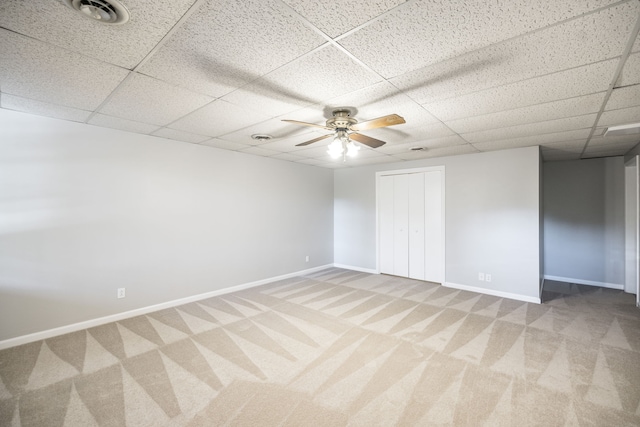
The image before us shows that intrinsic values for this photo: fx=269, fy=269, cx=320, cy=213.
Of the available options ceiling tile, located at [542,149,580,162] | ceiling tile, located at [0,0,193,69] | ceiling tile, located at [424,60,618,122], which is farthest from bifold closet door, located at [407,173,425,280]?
ceiling tile, located at [0,0,193,69]

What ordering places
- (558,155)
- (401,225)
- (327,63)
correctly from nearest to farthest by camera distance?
1. (327,63)
2. (558,155)
3. (401,225)

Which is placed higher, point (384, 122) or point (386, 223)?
point (384, 122)

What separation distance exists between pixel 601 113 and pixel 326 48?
297cm

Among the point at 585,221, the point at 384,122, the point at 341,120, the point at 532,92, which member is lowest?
the point at 585,221

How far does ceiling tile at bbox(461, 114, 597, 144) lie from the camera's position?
9.67ft

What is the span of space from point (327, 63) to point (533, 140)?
3.59 meters

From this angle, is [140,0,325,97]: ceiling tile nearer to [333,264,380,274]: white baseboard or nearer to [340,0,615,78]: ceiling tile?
[340,0,615,78]: ceiling tile

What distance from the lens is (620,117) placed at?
280 cm

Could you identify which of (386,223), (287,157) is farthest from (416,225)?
(287,157)

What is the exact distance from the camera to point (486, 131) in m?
3.40

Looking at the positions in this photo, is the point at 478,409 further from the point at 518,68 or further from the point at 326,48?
the point at 326,48

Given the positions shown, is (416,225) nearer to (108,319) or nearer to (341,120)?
(341,120)

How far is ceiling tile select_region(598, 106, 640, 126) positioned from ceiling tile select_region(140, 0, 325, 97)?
3113 mm

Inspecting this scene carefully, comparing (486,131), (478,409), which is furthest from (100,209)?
(486,131)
☆ ☆ ☆ ☆
AIM: Rewrite all of the records above, replacing "bifold closet door" with "folding closet door" and leaving everything else unchanged. Omit the pictures from your answer.

RESPONSE BELOW:
The image before us shows that intrinsic values for this photo: fx=269, fy=269, cx=320, cy=213.
Of the available options ceiling tile, located at [542,149,580,162] | ceiling tile, located at [0,0,193,69] | ceiling tile, located at [424,60,618,122], which is farthest from folding closet door, located at [407,173,425,280]?
ceiling tile, located at [0,0,193,69]

What ordering places
- (558,155)
- (401,225)
- (327,63)
correctly from nearest to farthest by camera distance?
1. (327,63)
2. (558,155)
3. (401,225)

Which is placed higher, point (384, 122) or point (386, 223)?
point (384, 122)

What separation distance exists between pixel 601 113 and pixel 326 48?
297cm

Among the point at 585,221, the point at 384,122, the point at 341,120, the point at 532,92, which member is lowest?
the point at 585,221

How far does ceiling tile at bbox(461, 114, 597, 144) lie from the camera's position?
9.67ft

What is the span of space from point (327, 63) to point (533, 140)?
3.59 meters

From this angle, is [140,0,325,97]: ceiling tile nearer to [333,264,380,274]: white baseboard or nearer to [340,0,615,78]: ceiling tile?
[340,0,615,78]: ceiling tile

What distance from the lens is (620,117) placed at?
280 cm

Could you identify which of (386,223), (287,157) is farthest from (416,225)?
(287,157)

What is the exact distance from the camera to point (486, 131) in m?
3.40

Looking at the positions in this photo, is the point at 478,409 further from the point at 518,68 or further from the point at 326,48?
the point at 326,48

Given the positions shown, is (416,225) nearer to (108,319) or nearer to (341,120)?
(341,120)

How far is ceiling tile select_region(598, 106, 640, 126) positioned from ceiling tile select_region(140, 0, 325, 97)?
3113 mm

Inspecting this scene carefully, comparing (486,131), (478,409), which is furthest from (100,209)?
(486,131)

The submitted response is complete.